# foot rest for tree stand



## archeryridge (Jul 8, 2009)

I am trying to think of an easy way to attach something to the platform of a standard flat tree stand to make a foot rest kinda like you get with one of the deluxe stands. I was thinking either rigging something up with some angle iron or maybe something as simple as attaching a 2x4 to the end of the platform. Anyone done anything like this to elevate their feet and make their stands more comfortable? 

For example, I have a few of these:










And I want something like this:


----------



## BowBaker1640 (Aug 6, 2010)

get some conduit and a bender and just make one up. conduit is very cheap and if you don't have a bender you maybe borrow one


----------



## boringdad (Oct 29, 2006)

what about 1/2" emt along with 2 small u-bolts. You might have to dimple it a little to get the right angle. Then put some hose wrap covered by camo duct tape


----------



## archeryridge (Jul 8, 2009)

I wish I had a bender. I could make entire stands with one. I guess I'll have to take a trip to the hardware store to see what kind of material they have. Can conduit be bent easy enough if you heat it up and tried to bend it around something round or will it just buckle?


----------



## Joe73 (Oct 18, 2009)

Here's how I do it when I build stands. You could use the same idea but just U-bolt it to the stand. 

Get hold of some light angle iron, an old bed frame would work. Cut 2 lengths about 12-15" inches long. Put one on each side of the stand with about 6 inches on the stand itself. U-bolt them on. Then cut a another piece of angle iron and bolt or weld it across the front of the 2 protruding pieces. So it basically looks like your extending your platform.

********

### STATED EXERCISE 1
Rewrite all the records, replacing "precise region annotator" with "careful region labeler" and keeping everything else the same.
The text and the records have nothing to do with each other.

### RECORDS SUPPLIED
********

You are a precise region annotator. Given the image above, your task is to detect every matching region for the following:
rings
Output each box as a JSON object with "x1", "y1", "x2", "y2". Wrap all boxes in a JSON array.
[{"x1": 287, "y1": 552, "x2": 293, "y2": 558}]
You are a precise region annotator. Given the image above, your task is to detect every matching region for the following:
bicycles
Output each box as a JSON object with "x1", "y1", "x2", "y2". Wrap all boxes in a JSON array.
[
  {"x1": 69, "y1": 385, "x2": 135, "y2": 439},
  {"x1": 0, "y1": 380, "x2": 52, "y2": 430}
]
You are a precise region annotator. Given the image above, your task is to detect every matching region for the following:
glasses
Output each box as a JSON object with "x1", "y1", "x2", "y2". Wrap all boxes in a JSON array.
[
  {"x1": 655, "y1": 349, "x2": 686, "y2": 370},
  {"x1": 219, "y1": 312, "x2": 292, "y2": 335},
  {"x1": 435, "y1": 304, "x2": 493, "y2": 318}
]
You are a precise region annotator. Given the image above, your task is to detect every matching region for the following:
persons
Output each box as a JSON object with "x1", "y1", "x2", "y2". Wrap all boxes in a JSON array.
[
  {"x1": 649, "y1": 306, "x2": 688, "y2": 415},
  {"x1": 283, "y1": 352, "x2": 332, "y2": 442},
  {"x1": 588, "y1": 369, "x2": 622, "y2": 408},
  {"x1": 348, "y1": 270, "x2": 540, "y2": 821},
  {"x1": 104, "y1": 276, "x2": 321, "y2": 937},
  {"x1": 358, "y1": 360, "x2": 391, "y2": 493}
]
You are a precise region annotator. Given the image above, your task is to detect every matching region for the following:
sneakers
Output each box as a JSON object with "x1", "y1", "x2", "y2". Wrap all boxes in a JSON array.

********

### STATED EXERCISE 2
Translate this sentence from the tree stand thread into Spanish: "Put one on each side of the stand with about 6 inches on the stand itself."

### WORKED ANSWER 1
You are a careful region labeler. Given the image above, your task is to detect every matching region for the following:
rings
Output each box as a JSON object with "x1", "y1", "x2", "y2". Wrap all boxes in a JSON array.
[{"x1": 287, "y1": 552, "x2": 293, "y2": 558}]
You are a careful region labeler. Given the image above, your task is to detect every matching region for the following:
bicycles
Output each box as a JSON object with "x1", "y1", "x2", "y2". Wrap all boxes in a JSON array.
[
  {"x1": 69, "y1": 385, "x2": 135, "y2": 439},
  {"x1": 0, "y1": 380, "x2": 52, "y2": 430}
]
You are a careful region labeler. Given the image above, your task is to detect every matching region for the following:
glasses
Output each box as a JSON object with "x1", "y1", "x2", "y2". Wrap all boxes in a JSON array.
[
  {"x1": 655, "y1": 349, "x2": 686, "y2": 370},
  {"x1": 219, "y1": 312, "x2": 292, "y2": 335},
  {"x1": 435, "y1": 304, "x2": 493, "y2": 318}
]
You are a careful region labeler. Given the image above, your task is to detect every matching region for the following:
persons
Output each box as a JSON object with "x1", "y1", "x2", "y2". Wrap all boxes in a JSON array.
[
  {"x1": 649, "y1": 306, "x2": 688, "y2": 415},
  {"x1": 283, "y1": 352, "x2": 332, "y2": 442},
  {"x1": 588, "y1": 369, "x2": 622, "y2": 408},
  {"x1": 348, "y1": 270, "x2": 540, "y2": 821},
  {"x1": 104, "y1": 276, "x2": 321, "y2": 937},
  {"x1": 358, "y1": 360, "x2": 391, "y2": 493}
]
You are a careful region labeler. Given the image above, your task is to detect every matching region for the following:
sneakers
Output each box as a JSON object with "x1", "y1", "x2", "y2". Wrap all boxes in a JSON array.

### WORKED ANSWER 2
Pon uno a cada lado del puesto, con unas 6 pulgadas sobre el propio puesto.